### Tâches et exercices
- A) Relevez tous les emplois que l'extrait choisi cite dans la liste des « boulots de mes rêves ». Classez-les du mieux placé au moins bien placé.
- B) Répondez aux questions suivantes d'après l'extrait choisi.
(i) À quel jeu joue-t-on un samedi soir autour de la table ?
(ii) Quelle boisson est au frais pendant la partie ?
(iii) À qui l'ami souhaite-t-il ressembler en devenant riche ?

### Extrait choisi
***

Démolir le rêve du rôliste

Le fantasme du créateur de JdR passé à tabac

Il fut une époque, pas si lointaine, où je vivais dans la triste illusion que je voulais être créateur de jeux de rôle. Pouvoir vivre de sa création et du jeu de rôle - vous voyez le tableau ? Être créateur de JdR était tout en haut de la liste des « boulots de mes rêves » (juste après « Assistant personnel et muse de George Lucas » mais avant « N’importe quel rôle de figurant dans un épisode de Star Trek »).

Vous voyez ce que je veux dire. Vous ne pouvez rester planté là et me dire que vous n’avez jamais pensé - ne serait-ce qu’une fois - à vivre du jeu de rôle.

Vous y voilà - un samedi soir autour de la table en train de jouer à Donj’ avec vos bons vieux potes. Vous êtes sans vergogne en train de botter le cul des orcs. Il y a un pack de six Heineken au frais. La vie est belle.

Soudain, une voix s’élève au-dessus du cliquetis des dés qui roulent…

« Hé, Kev’, tu sais quoi ?

- Quoi ?

- On pourrait le faire, mec.

- Bien sûr, qu’on peut le faire. Les défenses orcs sont sur le point de céder, réponds-je..

- Non, mon pote. Je veux dire qu’on pourrait faire des foutus jeux de rôles.

- Mais qu’est ce que tu racontes ? Allez, lance donc ton foutu jet de sauvegarde !

- Non, vraiment. On POURRAIT le faire. On pourrait se faire un max de thunes ! On pourrait devenir riches ! Riches comme Gary Gigax ! »

Depuis toutes ces années, combien de fois a-t-on déjà entendu ces mêmes paroles autour d’une table de JdR ? Dieu merci, on en reste généralement là. Évidemment, le rêve est là, mais pour une raison ou une autre, cela ne va pas plus loin. Peut-être par manque d’ambition ou de capacités à mener le projet à terme. Ou peut-être parce qu’il vous manquait encore une bière avant d’être assez saoul pour adhérer à l’idée.

***

### Informations extraites
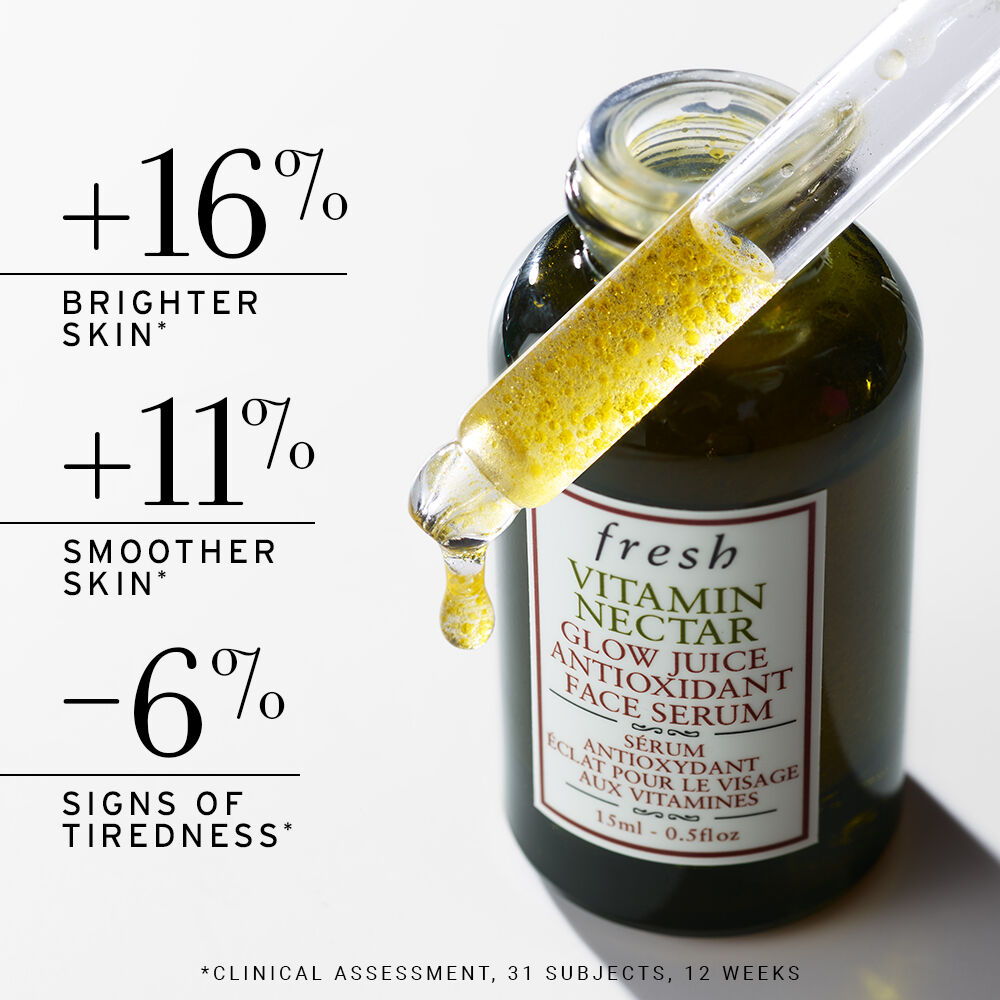 +16%
BRIGHTER SKIN*

+11%
SMOOTHER SKIN*

−6%
SIGNS OF TIREDNESS*

fresh
VITAMIN NECTAR
GLOW JUICE ANTIOXIDANT FACE SERUM
SÉRUM ANTIOXYDANT ÉCLAT POUR LE VISAGE AUX VITAMINES
15ml - 0.5floz

*CLINICAL ASSESSMENT, 31 SUBJECTS, 12 WEEKS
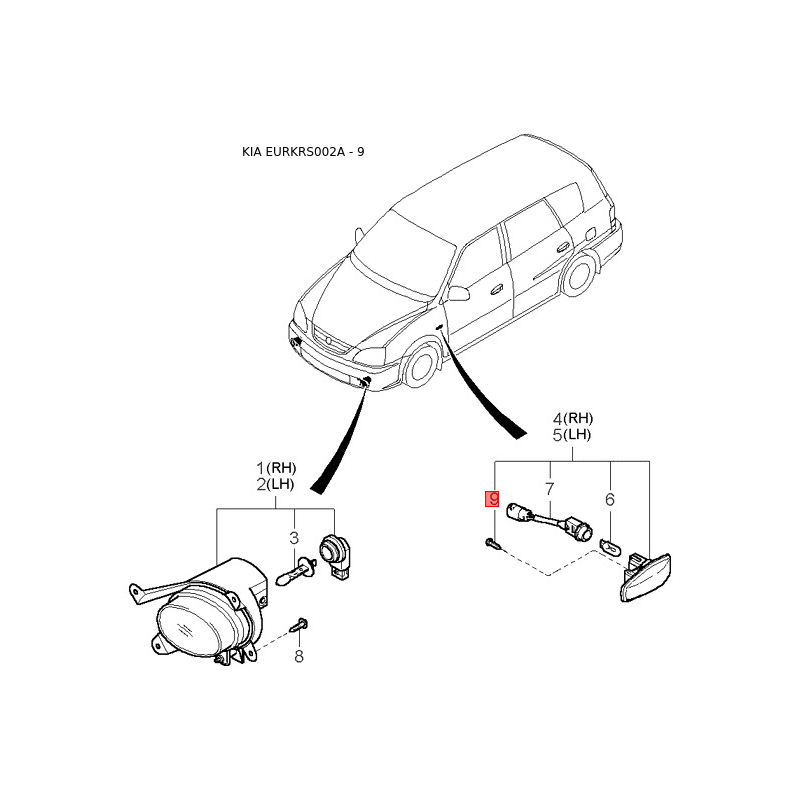 KIA EURKRS002A - 9

1(RH)
2(LH)

3

8

4(RH)
5(LH)

9

7

6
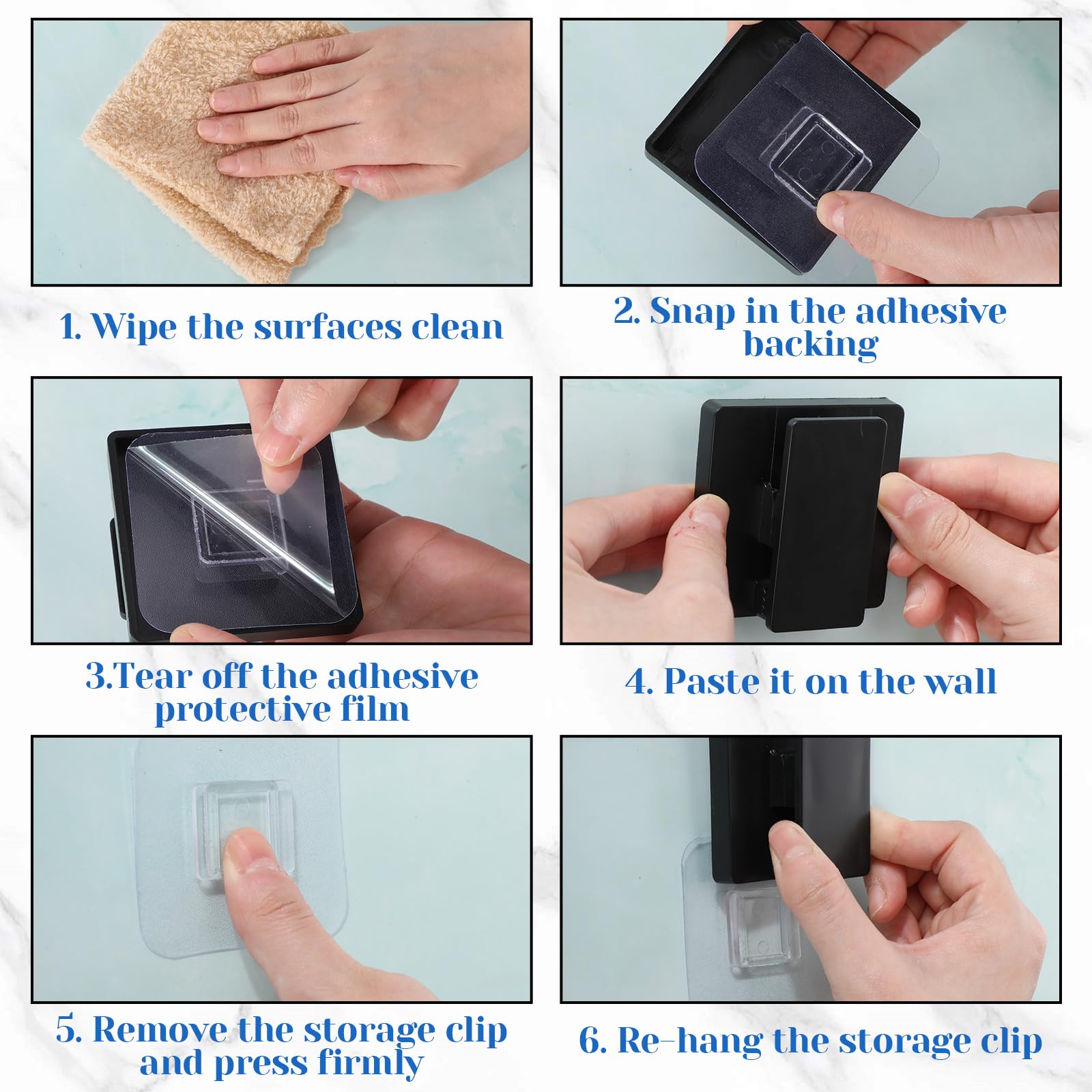 1. Wipe the surfaces clean

2. Snap in the adhesive backing

3.Tear off the adhesive protective film

4. Paste it on the wall

5. Remove the storage clip and press firmly

6. Re-hang the storage clip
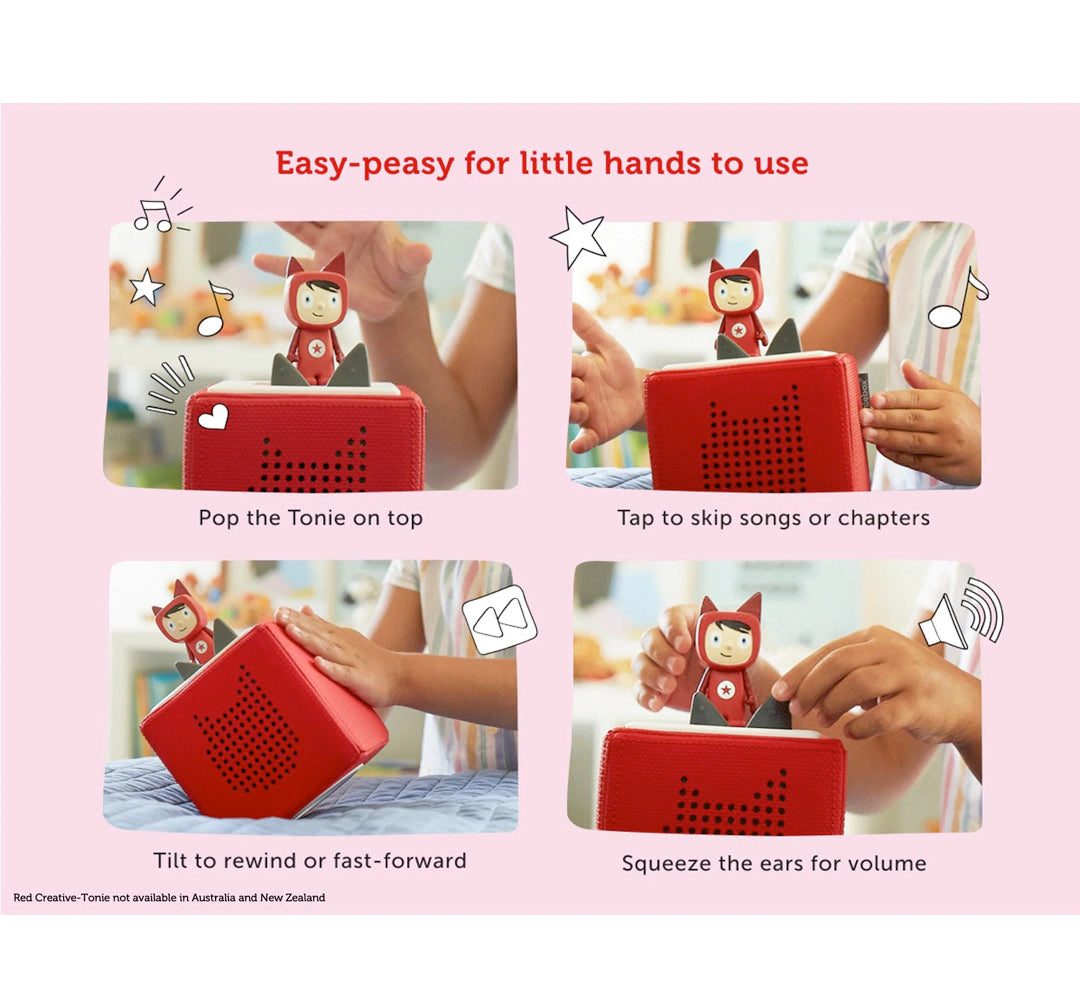 Easy-peasy for little hands to use

Pop the Tonie on top

Tap to skip songs or chapters

Tilt to rewind or fast-forward

Squeeze the ears for volume

Red Creative-Tonie not available in Australia and New Zealand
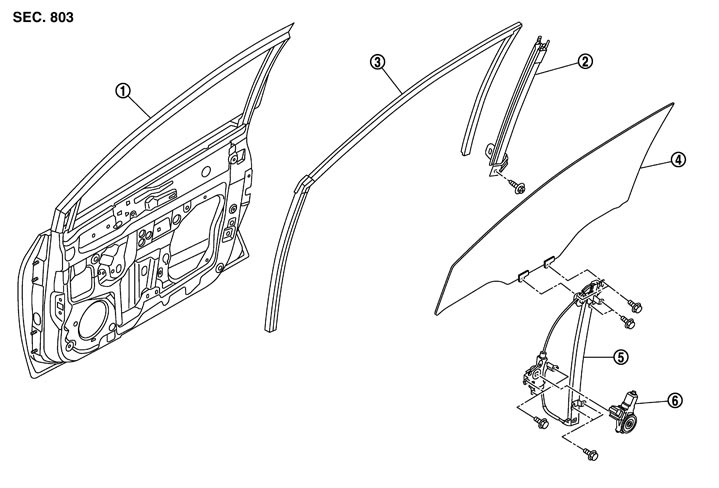 SEC. 803

1

3

2

4

5

6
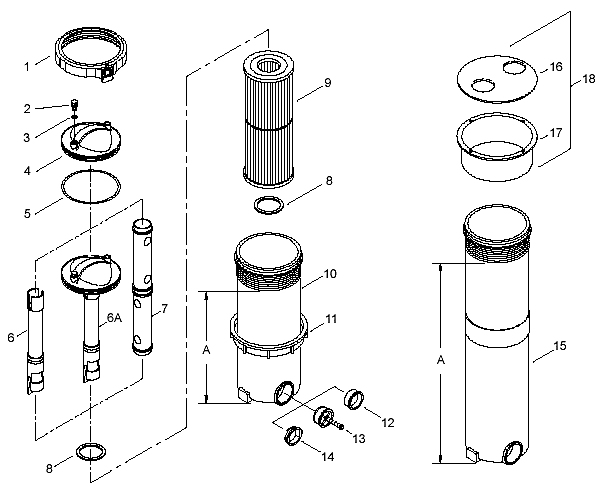 1
2
3
4
5
6
6A
7
8
9
8
10
11
A
12
13
14
16
18
17
15
A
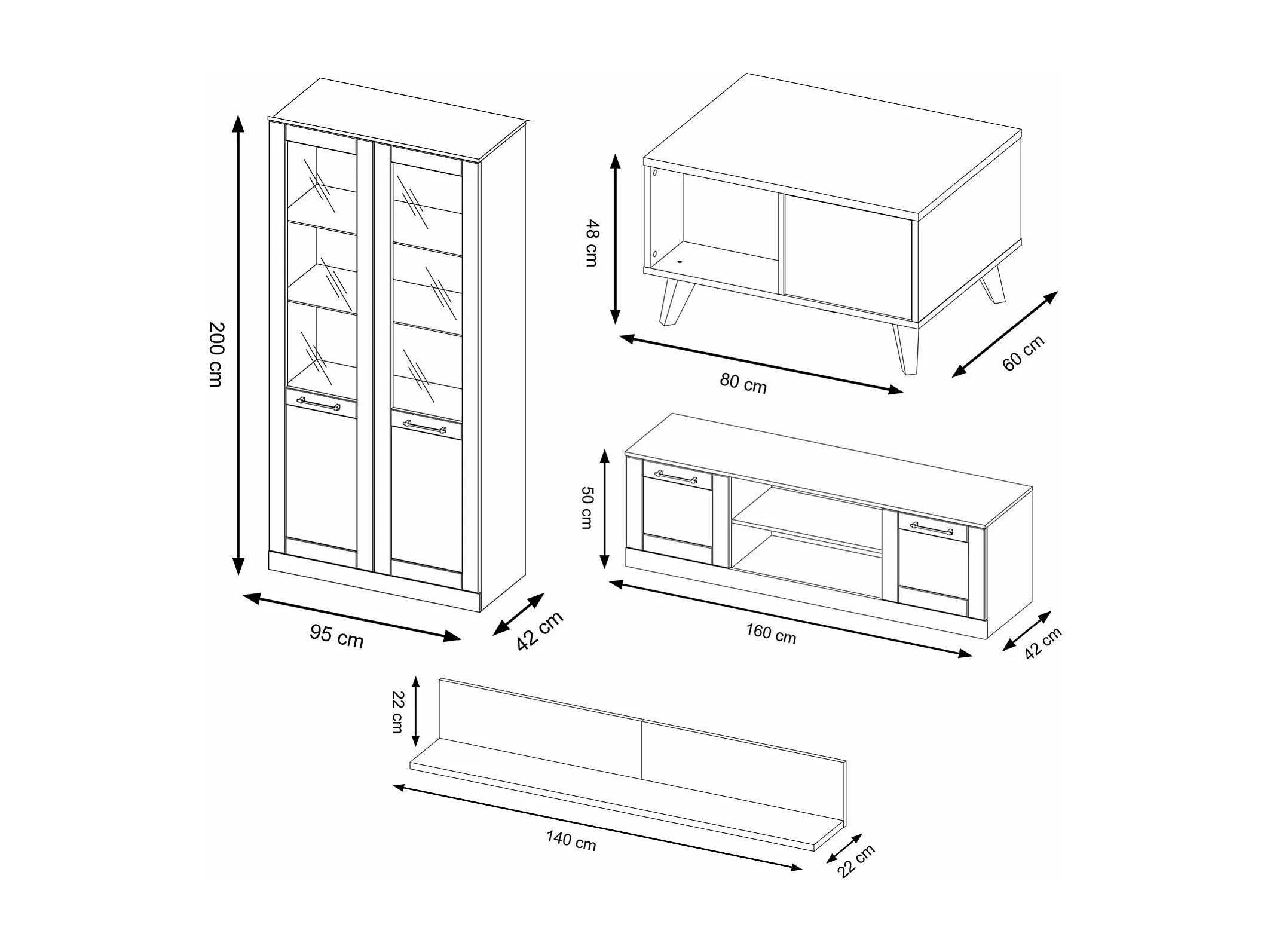 200 cm

95 cm

42 cm

48 cm

80 cm

60 cm

50 cm

160 cm

42 cm

22 cm

140 cm

22 cm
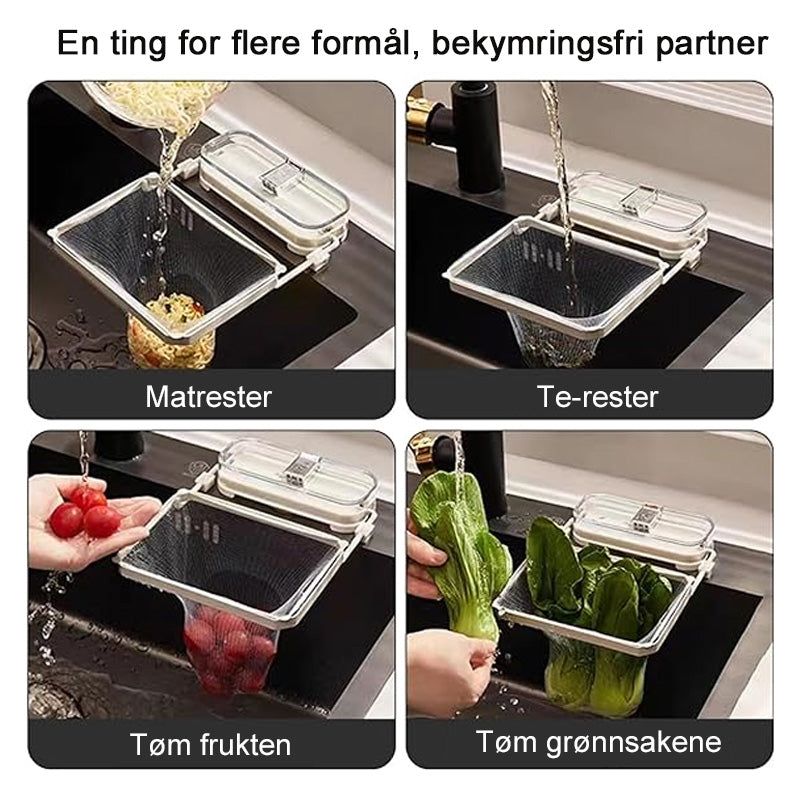 En ting for flere formål, bekymringsfri partner

Matrester

Te-rester

Tøm frukten

Tøm grønnsakene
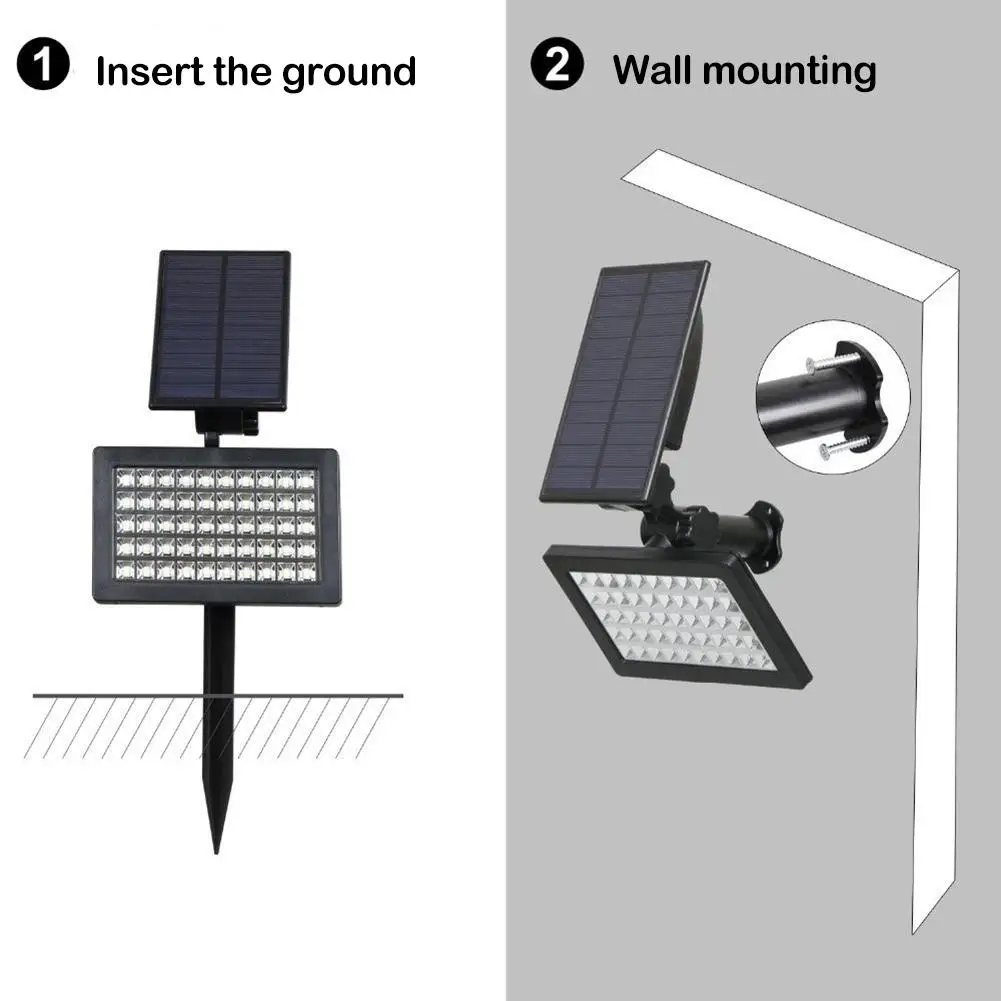 1 Insert the ground

2 Wall mounting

***

### Corrigé
- A)
1. Assistant personnel et muse de George Lucas
2. Créateur de jeux de rôle
3. N'importe quel rôle de figurant dans un épisode de Star Trek

- B)
(i) À Donj'.
(ii) Un pack de six Heineken.
(iii) À Gary Gigax.